No segundo filme, Under Construction (2013), Rubayat debruçou-se sobre as dificuldades de uma jovem actriz da classe média. Um filme que esteve em exibição em 20 salas em França e em apenas três no Bangladesh. Perante a dificuldade em encontrar financiamento para os seus filmes, em Made in Bangladesh Rubayat optou por uma co-produção europeia, depois de ter participado com o guião na plataforma Open Doors no Festival de Locarno, em 2017. Numa entrevista, confessou que ser mulher realizadora no Bangladesh é muito solitário: é a única mulher na sala na maior parte das vezes. E não raras vezes ouve a pergunta: “O que é que tu sabes sobre fazer filmes?”
Aprender uma nova língua
O cinema será para Rubayat o que o código do trabalho representa, no filme, para Shimu: uma ferramenta de expressão e de emancipação. Quando Shimu fala às restantes trabalhadoras sobre o código de trabalho — que lhe é dado por uma activista numa associação pelos direitos das mulheres — é como se aprendessem uma nova língua. Na associação, pedem a Shimu para tirar fotografias da fábrica, distribuir folhetos, e começar a reunir assinaturas para criar um sindicato. Depois da catástrofe do Rana Plaza, muito mudou, diz Rubayat. As condições de segurança melhoraram com a assinatura de um acordo internacional entre produtores e retalhistas para o cumprimento de normas de segurança nas fábricas. O número de acidentes (sobretudo incêndios) caiu drasticamente. O salário mínimo também subiu, de 5300 takas (56 euros) para 8000 (85 euros). Em Janeiro deste ano, mais de 50 mil trabalhadores saíram à rua em protesto exigindo um aumento três vezes maior, em manifestações que fizeram mais de 50 feridos e deixaram um morto. Para os sindicatos, interessa ao governo do Bangladesh manter os salários baixos como vantagem competitiva em relação a outros países produtores de têxtil. Mas ao país, que em 2018 elevou o seu estatuto de país de terceiro mundo para país em vias de desenvolvimento, também interessará limpar o negro cadastro das fábricas têxteis.
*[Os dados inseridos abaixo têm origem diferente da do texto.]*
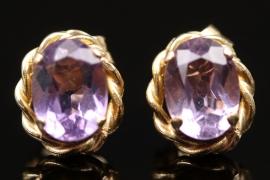 Ear studs with light violet gemstone
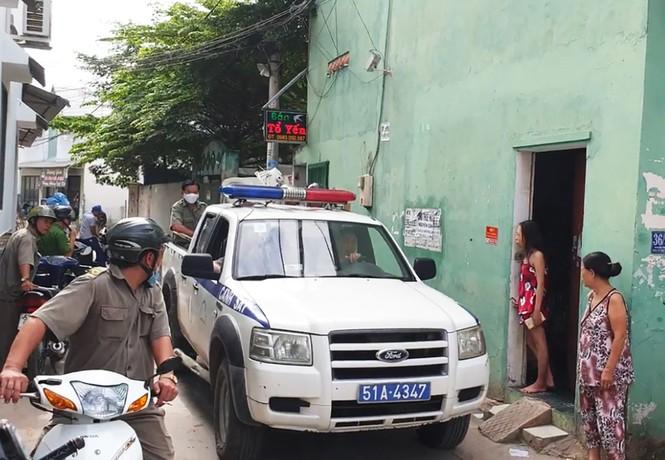 Vợ đốt phòng trọ sau cãi vã, chồng và con gái bị bỏng nặng - ảnh 1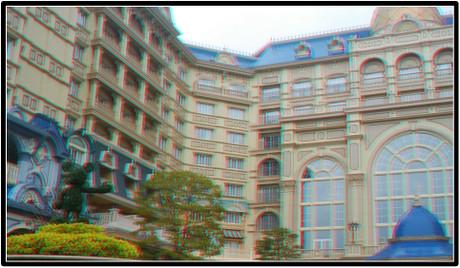 ディズニーランドホテルを後にします(赤青メガネ用立体画像)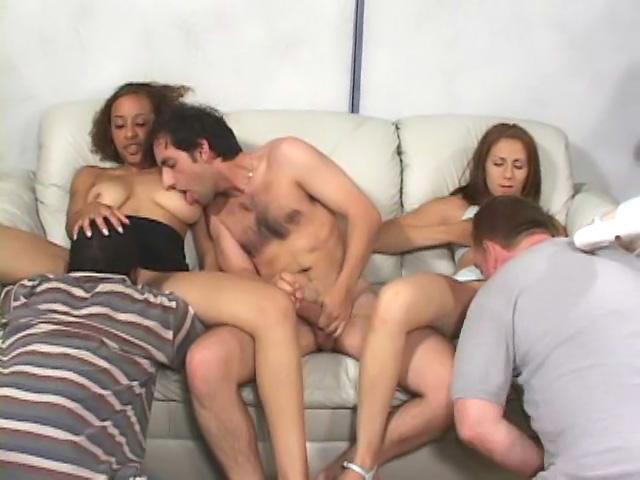 Lesbiche mature ed orgia scatenata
Para Rubayat, o objectivo do filme é alertar consciências. Não defende que no Ocidente se deixe de comprar roupa “made in Bangladesh”: “Não há uma solução fácil, a estrutura de trabalho barato foi criada ao longo de décadas. Temos de ser mais conscientes como consumidores e pressionar as marcas que não sofrem nenhuma consequência”, defende. A realizadora prefere encorajar o apoio aos sindicatos ou às associações que no Bangladesh lutam activamente pela defesa dos direitos das mulheres. A estrutura social e cultural que coloca a mulher num plano inferior demorará muito mais tempo a mudar, acredita, e não será à força da lei. No filme, uma das cenas mostra o momento em que Shimu vai até ao Ministério do Trabalho com outras mulheres para exigir que as recebam e deixem registar o sindicato. Gritam com o funcionário da recepção, não aceitam ser ignoradas, parecem prestes a iniciar um motim. O funcionário replica: “Mas que espécie de mulheres são vocês?”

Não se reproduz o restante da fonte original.